(Exercise prompt): Write out, as a numbered list with blank lines left out, the lines from the one containing "What distance from" through the last line. Leave the pictures out.

-- Start of Data --

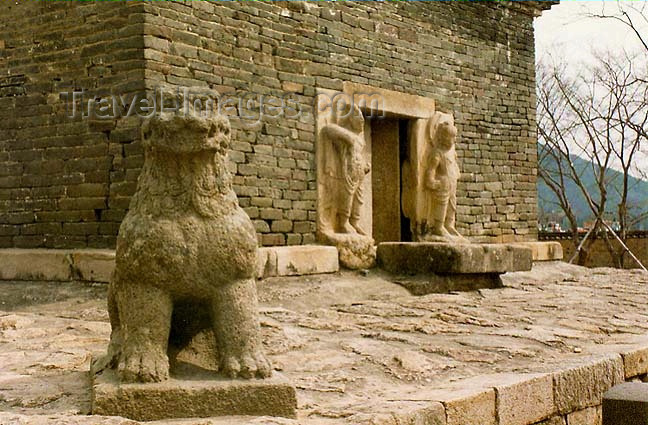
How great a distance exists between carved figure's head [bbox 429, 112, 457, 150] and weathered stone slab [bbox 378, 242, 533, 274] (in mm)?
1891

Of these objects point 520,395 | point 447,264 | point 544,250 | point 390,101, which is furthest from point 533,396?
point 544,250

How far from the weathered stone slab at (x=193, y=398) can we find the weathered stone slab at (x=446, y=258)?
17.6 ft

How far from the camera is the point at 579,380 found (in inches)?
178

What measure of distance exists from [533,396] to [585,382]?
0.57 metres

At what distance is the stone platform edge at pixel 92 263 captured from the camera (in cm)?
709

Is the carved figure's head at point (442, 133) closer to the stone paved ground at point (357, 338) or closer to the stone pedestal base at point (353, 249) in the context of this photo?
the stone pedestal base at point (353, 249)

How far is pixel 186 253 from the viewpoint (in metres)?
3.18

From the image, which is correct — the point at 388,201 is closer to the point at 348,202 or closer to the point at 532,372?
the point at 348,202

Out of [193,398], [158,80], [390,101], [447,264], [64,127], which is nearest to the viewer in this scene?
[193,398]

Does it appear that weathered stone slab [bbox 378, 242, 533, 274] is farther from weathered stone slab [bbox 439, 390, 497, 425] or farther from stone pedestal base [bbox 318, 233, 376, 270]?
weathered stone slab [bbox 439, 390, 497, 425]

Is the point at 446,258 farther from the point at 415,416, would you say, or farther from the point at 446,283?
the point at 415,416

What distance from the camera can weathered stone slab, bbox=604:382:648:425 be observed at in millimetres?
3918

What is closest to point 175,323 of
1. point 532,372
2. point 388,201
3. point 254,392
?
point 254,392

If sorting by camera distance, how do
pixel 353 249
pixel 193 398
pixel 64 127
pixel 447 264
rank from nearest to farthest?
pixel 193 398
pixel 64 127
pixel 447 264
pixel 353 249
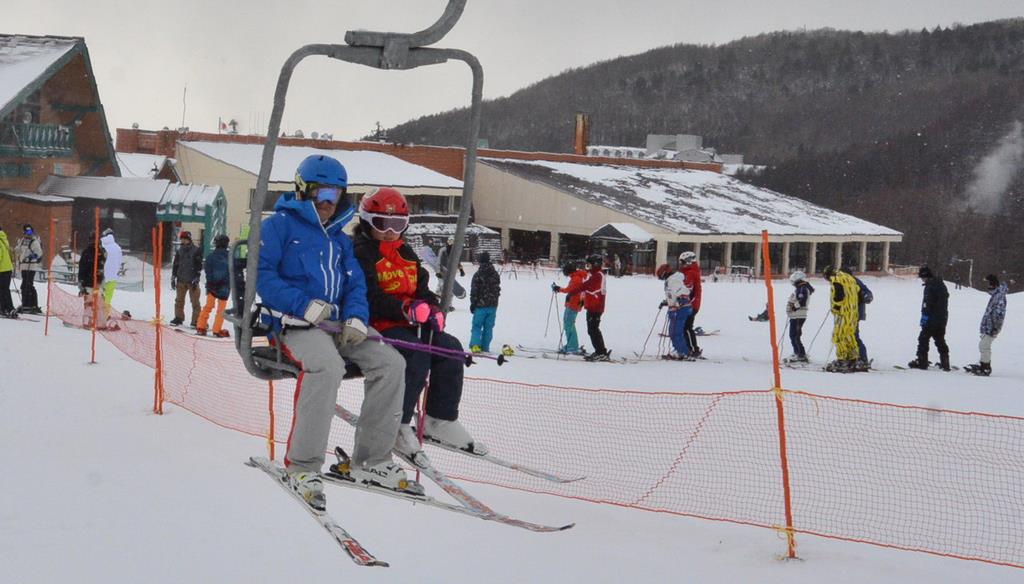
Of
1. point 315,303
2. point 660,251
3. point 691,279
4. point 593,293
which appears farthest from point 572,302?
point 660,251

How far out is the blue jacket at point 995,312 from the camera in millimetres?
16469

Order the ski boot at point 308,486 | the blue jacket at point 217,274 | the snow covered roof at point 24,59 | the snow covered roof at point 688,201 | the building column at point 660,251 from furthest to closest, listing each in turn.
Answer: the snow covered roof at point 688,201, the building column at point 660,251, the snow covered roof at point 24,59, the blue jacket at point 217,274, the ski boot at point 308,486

-- End of Data --

(Answer to this problem):
1. What distance from the camera can weathered stone slab, bbox=604:382:648:425 be observed at in millimetres?
2. 3918
3. What is closest to point 175,323 of
4. 1. point 532,372
5. 2. point 388,201
6. 3. point 254,392
7. ?
8. point 254,392
9. If sorting by camera distance, how do
10. pixel 353 249
11. pixel 193 398
12. pixel 64 127
13. pixel 447 264
14. rank from nearest to farthest?
15. pixel 193 398
16. pixel 64 127
17. pixel 447 264
18. pixel 353 249
19. Of
20. 1. point 315,303
21. 2. point 660,251
22. 3. point 691,279
23. 4. point 593,293
24. which appears farthest from point 572,302?
25. point 660,251
26. How far out is the blue jacket at point 995,312 from the camera in millimetres?
27. 16469
28. Order the ski boot at point 308,486 | the blue jacket at point 217,274 | the snow covered roof at point 24,59 | the snow covered roof at point 688,201 | the building column at point 660,251 from furthest to closest, listing each in turn.
29. Answer: the snow covered roof at point 688,201, the building column at point 660,251, the snow covered roof at point 24,59, the blue jacket at point 217,274, the ski boot at point 308,486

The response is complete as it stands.